JMI serial number 5087. Motor replaced, but excellent condition otherwise. Currently in Spain (30th June 2018: still on offer on Reverb).

JMI serial no. 5098

Sold on ebay uk in early 2017. JMI serial numberr 5098. Good overall condition and complete with its cover (identical to the one pictured below).

JMI serial no. 5148

Currently in the Netherlands. Thanks to Neelson for the pictures. The footswitch (and added pots) enable chosen speeds to be switched in and out.

JMI serial no. 5155

A JMI unit, serial number 5155. Perhaps the original footswitch - as for the solid state bass amps - but corroboration needed.

Serial number unknown

Quick snaps of a loose Gyrotone Mk 1 cover, no gyrotone to go with it at the moment. It is 18" tall and measures (round the hem) 21" x 25 1/2". There are openings for handles low down on both sides.

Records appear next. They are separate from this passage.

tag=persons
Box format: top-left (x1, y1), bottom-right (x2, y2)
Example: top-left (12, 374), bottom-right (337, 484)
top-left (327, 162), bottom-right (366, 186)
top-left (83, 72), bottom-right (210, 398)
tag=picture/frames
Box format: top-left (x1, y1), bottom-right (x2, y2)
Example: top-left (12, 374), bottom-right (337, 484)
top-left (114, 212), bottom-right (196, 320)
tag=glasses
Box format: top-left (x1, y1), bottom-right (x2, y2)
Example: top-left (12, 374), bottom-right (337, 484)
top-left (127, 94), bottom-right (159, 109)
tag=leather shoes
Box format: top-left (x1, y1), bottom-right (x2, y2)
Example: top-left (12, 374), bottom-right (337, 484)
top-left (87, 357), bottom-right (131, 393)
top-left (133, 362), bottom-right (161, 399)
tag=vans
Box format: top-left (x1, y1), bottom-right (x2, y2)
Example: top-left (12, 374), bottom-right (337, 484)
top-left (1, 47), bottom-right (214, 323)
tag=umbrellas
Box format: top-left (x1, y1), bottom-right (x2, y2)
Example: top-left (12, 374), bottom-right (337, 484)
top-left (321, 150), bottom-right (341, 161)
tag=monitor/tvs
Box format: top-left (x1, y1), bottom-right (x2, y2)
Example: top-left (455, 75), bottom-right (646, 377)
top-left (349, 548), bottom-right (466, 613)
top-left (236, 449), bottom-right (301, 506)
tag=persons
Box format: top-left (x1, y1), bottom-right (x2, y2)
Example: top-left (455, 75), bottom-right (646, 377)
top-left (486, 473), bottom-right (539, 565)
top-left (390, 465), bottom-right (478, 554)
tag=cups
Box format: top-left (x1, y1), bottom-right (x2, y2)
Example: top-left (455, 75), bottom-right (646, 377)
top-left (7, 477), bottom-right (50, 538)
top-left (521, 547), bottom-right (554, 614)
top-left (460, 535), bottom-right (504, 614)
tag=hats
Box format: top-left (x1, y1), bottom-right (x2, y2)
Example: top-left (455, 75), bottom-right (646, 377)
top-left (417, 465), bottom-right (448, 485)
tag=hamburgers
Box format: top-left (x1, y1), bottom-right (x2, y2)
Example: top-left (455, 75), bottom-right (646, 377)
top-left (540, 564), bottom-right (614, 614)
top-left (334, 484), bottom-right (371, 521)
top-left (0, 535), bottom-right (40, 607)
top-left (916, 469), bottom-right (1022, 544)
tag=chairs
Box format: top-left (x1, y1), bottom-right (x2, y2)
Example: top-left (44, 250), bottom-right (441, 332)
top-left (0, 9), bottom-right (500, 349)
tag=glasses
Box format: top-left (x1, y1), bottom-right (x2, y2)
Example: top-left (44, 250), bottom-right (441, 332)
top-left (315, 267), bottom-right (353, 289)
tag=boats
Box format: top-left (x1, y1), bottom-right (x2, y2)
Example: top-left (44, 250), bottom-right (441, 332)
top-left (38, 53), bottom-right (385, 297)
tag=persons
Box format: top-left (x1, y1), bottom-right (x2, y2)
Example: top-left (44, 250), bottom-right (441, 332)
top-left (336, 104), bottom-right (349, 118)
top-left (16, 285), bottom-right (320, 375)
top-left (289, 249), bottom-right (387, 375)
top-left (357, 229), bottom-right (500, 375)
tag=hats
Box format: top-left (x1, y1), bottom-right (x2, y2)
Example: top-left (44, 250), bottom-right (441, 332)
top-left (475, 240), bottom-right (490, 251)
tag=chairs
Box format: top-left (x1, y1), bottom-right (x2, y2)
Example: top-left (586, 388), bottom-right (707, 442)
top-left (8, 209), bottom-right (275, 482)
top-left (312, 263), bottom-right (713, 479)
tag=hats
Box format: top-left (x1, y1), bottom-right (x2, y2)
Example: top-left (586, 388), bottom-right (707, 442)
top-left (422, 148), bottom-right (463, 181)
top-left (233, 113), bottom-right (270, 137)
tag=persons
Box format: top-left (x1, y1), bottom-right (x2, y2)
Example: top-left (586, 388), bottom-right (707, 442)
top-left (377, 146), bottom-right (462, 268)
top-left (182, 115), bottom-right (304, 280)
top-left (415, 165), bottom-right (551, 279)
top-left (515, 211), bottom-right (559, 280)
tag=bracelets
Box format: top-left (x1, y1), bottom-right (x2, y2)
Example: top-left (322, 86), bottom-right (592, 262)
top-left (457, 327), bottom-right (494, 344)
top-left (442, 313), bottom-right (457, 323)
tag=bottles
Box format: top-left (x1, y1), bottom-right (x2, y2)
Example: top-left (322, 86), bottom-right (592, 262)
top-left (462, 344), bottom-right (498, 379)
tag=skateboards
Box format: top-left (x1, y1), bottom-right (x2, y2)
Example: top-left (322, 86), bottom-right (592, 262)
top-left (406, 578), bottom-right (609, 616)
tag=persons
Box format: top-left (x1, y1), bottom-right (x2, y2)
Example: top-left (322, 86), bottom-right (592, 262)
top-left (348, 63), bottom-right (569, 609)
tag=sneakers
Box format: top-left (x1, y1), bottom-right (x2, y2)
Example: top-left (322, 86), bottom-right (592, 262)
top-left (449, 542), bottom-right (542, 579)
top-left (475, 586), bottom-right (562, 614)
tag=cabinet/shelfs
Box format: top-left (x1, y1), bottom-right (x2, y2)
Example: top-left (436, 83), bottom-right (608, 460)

The transition from early split front to full cloth probably took place in the second half of 1969. At least 122 made (going by the example below) and very probably a good many more. In common with Vox PA amplifiers, these units were not much prized in the 1980s and 1990s. For more info on the Gyrotone II, .

JMI serial number 5122

Excellent condition. Currently in Spain (30th June 2018: on Reverb). The original speakers - Celestion ceramics sprayed silver (poly grey) - are still in place.

Serial number unknown

Only a single picure. Likely to be JMI - note the gold string. Used, in the pic, as a base for a television.

A later flat-fronted Gyrotone II - the cab not unlike Foundation Bass cabs, with an overhanging lip. Silver string.

VSL serial no. 5056

Termed a Riviera Gyrotone (ie. to accompany the Vox Riviera organ). The serial number sequence was presumably reset by "Vox Sound Limited" at 5000. So this in effect is the 56th VSL unit. The speakers were taken over from "Vox Sound Equipment Limited", the old company.


Below some examples of the JEI version of the Gyrotone II, produced from late 1969 to c. 1974. The price of a PO.1 was £157 against the £155 of the Gyrotone II.

The Jennings version of the Gyrotone II.

Another example of the Jennings version but with a Vox badge.

A further example of a Jennings Gyrotone (re-grilled with Vox cloth).


Early units were split front. Later ones had a single run of cloth. The change, as with Gyrotone IIs, came seems to have come in 1969, doubtless to simplify production. For more info on the Gyrotone III, .

A VSEL brochure circulated in Italy in 1968. The Gyrotones, certainly as depicted, are split front.

Above, a split-front Gyrotone III (from c. 1968) that came up for sale in 2017. Original drivers still in place.

VSL serial no. 069

Vox Sound Limited, serial number 068. Probably mid or late 1970. Note the silver string around the unit.

VSL serial no. 069

Sold on in early 2017. A nice Gyrotone III, "Vox Sound Limited", serial number 069. Note that the speaker - a single 18" Celestion driver - has a "Vox Sound Equipment Limited" sticker. The unit was probably sold in late 1970.

Pictures originally posted . Possibly no. 068 above. A two speaker unit (2 x 12") also "Vox Sound Equipment Limited" labels.

A single pic of a cabinet sold on ebay some time ago.

GYROTONE 100 - G100 (VSL)

Described in the Vox pricelist of August 1970 (see the top of this page) as a "Vox Gyrotone Type III (Dual Speed) with Built-in 100W Amplifier". The amplifier is a (without reverb).

VSL serial no. 1010



Listed in the pricelist of April 1967, but evidently soon discontinued. It may have been that sales were poor. The cabinet, pictured below, must have been exceedingly costly to produce:

A detail from a picture of the Vox stand at the Associated Musical Instrument Industries (A.M.I.I.) Trade Fair, at the Russell Hotel, August 1967. At left, the Gyrotone IV cabinet and its accompanying amplifier on top. As mentioned at the top of this page, the amplfier was later put into production by Jennings Electronic Industries in late 1968.